-- start of Selected text --

Development of Capital Flow Analysis: The Author: John Oswin Schroy

About the development of Capital Flow Analysis

The development of a new capital market forces one to see institutions in evolution, serving investors and issuers by creating new instruments and services.

In a small market, the only picture is 'the big picture'.

In the beginning, an emerging market is small and the only picture one can have is 'the big picture'.

A broad overview of market sectors and instruments is the basis for Capital Flow Analysis.

I witnessed at close hand two emerging capital markets: Brazil in the 1960s and 1970s, and Indonesia in the 1990s.

Fifty Years of Change in Five

In both the incipient Brazilian and Indonesian markets, at a certain point, institutions evolved quickly, compressing fifty years of change into five.

Investors and issuers also evolved at a fast pace. In Brazil, during the early 1960s, the popular basis for equity valuation mutated from par value to book value to price-earnings ratios in less than five years.

Expectations of institutional change are fundamental to Capital Flow Analysis.

In developed, older markets, like the U.S., institutional change is slower and may be unperceived.

-- end of Selected text --

▶ [Instructions]
(A) Retype the Capital Flow Analysis text between "In the beginning, an" and "in the 1990s.", inclusive.
(B) According to the Capital Flow Analysis text, why is "the big picture" the only view one can have of an emerging market at its beginning?
The data placed after this point is unrelated to the Capital Flow Analysis text.

-- start of Material supplied --

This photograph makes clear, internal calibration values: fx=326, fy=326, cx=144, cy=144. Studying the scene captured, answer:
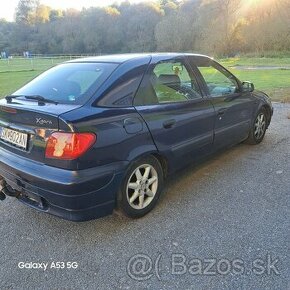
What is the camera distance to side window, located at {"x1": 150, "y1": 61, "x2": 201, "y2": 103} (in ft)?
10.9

-- end of Material supplied --
-- start of Material supplied --

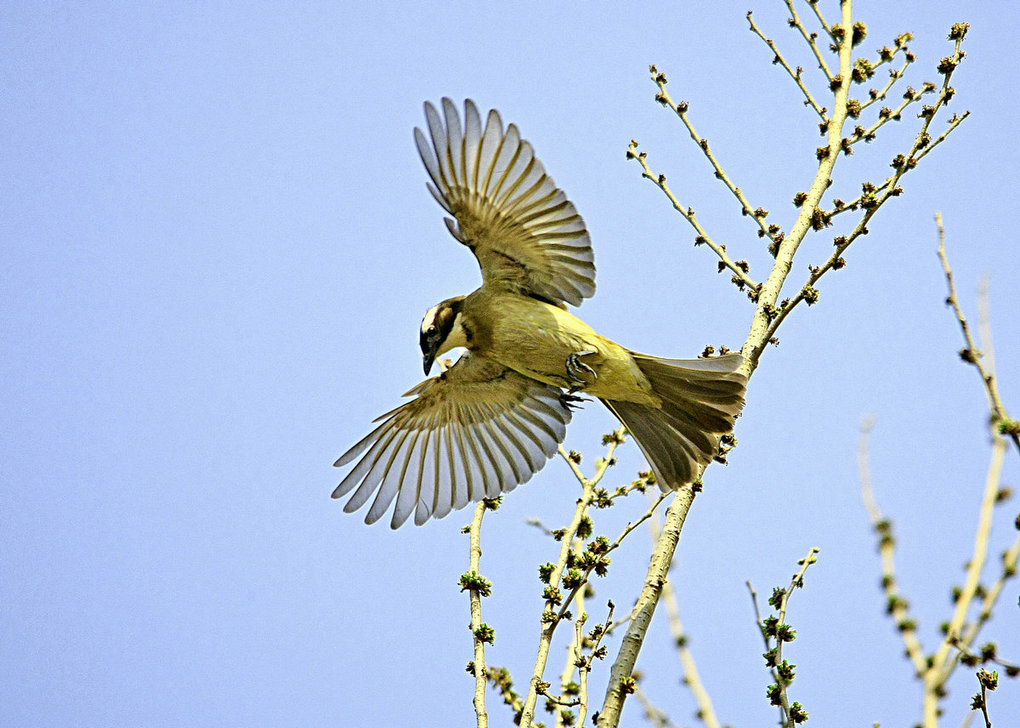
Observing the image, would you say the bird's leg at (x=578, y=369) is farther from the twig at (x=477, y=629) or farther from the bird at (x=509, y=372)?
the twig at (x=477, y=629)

-- end of Material supplied --

▶ [Outputs in order]
(A)
In the beginning, an emerging market is small and the only picture one can have is 'the big picture'.

A broad overview of market sectors and instruments is the basis for Capital Flow Analysis.

I witnessed at close hand two emerging capital markets: Brazil in the 1960s and 1970s, and Indonesia in the 1990s.

(B) At the beginning, an emerging market is small. In a small market, the only picture one can have is "the big picture."